[Dovecot] auth socket goes away on reload

William Blunn bill+dovecot at blunn.org
Thu Jun 3 21:17:02 EEST 2010


On 03/06/2010 19:08, David Jonas wrote:
> On 6/3/10 , Jun 3, 10:16 AM, William Blunn wrote:
>    
>> On 03/06/2010 17:35, David Jonas wrote:
>>      
>>> We're using the SQLite backend for authentication of Postfix SASL. When
>>> the db is replaced we HUP dovecot to close and reopen its connection.
>>> During this time it appears the socket file is removed and Postfix
>>> rejects the authentication attempt. From the logs:
>>>
>>> Jun  3 00:23:02 xxx dovecot: dovecot: SIGHUP received - reloading
>>> configuration
>>> Jun  3 00:23:02 xxx postfix/smtpd[14746]: warning: SASL: Connect to
>>> private/auth failed: Connection refused
>>> Jun  3 00:23:02 xxx postfix/smtpd[14746]: warning: unknown[dd.dd.dd.dd]:
>>> SASL LOGIN authentication failed:
>>> Jun  3 00:23:02 xxx postfix/smtpd[14746]: NOQUEUE: reject: RCPT from
>>> unknown[dd.dd.dd.dd]: 554 5.7.1<user at example.com>: Relay access denied;
>>> from=<user2 at example.com>   to=<user at example.com>   proto=ESMTP
>>> helo=<localhost.localdomain>
>>>
>>> Jun  3 00:23:02 xxx postfix/smtpd[14930]: warning: unknown[dd.dd.dd.dd]:
>>> SASL LOGIN authentication failed: Connection lost to authentication
>>> server
>>> Jun  3 00:23:02 xxx postfix/smtpd[14930]: lost connection after AUTH
>>> from unknown[dd.dd.dd.dd]
>>>
>>> Is there an obvious way around this? I know I could somehow merge the
>>> changes into the running sqlite db but that undermines the simplicity of
>>> the design I have. Maybe a patch to reopen the db if it's replaced? Or
>>> perhaps I should just switch to a different db format -- that's probably
>>> the quickest/easiest solution. Any other ideas? There are about 20k
>>> entries to deal with.

______

EXERCISE INSTRUCTIONS >>
1. According to the mailing list post, which backend is used for authentication of Postfix SASL?
2. Reproduce the portion of the mailing list post between "[Dovecot] auth socket" and "reopen its connection.", inclusive, replacing "Postfix" with "Exim".
3. In the mailing list post, why does the writer decline to merge the changes into the running SQLite database?
The items placed after this text are not required for any of the tasks.

EXCERPTED RECORDS >>
______

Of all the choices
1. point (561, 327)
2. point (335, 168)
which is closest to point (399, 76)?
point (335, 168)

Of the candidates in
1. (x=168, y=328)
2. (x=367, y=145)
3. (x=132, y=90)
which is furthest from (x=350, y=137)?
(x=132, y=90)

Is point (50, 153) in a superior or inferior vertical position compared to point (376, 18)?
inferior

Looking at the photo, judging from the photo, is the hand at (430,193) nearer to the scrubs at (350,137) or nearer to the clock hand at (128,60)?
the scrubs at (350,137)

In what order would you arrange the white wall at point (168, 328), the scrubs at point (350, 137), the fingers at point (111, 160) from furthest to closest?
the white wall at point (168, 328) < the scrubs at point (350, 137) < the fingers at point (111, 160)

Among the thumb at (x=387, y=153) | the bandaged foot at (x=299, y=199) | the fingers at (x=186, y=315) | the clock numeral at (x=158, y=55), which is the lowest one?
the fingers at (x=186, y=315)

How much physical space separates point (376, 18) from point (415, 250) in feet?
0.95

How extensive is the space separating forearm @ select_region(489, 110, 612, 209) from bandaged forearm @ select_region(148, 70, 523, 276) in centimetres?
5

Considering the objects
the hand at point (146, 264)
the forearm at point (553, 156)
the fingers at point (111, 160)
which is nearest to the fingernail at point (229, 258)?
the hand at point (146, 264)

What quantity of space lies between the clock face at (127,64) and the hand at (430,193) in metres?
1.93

______

ANSWERS TO THE PROBLEMS >>
1. The SQLite backend is used.

2.
[Dovecot] auth socket goes away on reload

William Blunn bill+dovecot at blunn.org
Thu Jun 3 21:17:02 EEST 2010


On 03/06/2010 19:08, David Jonas wrote:
> On 6/3/10 , Jun 3, 10:16 AM, William Blunn wrote:
>    
>> On 03/06/2010 17:35, David Jonas wrote:
>>      
>>> We're using the SQLite backend for authentication of Exim SASL. When
>>> the db is replaced we HUP dovecot to close and reopen its connection.

3. The writer states that merging the changes into the running SQLite database would undermine the simplicity of the existing design.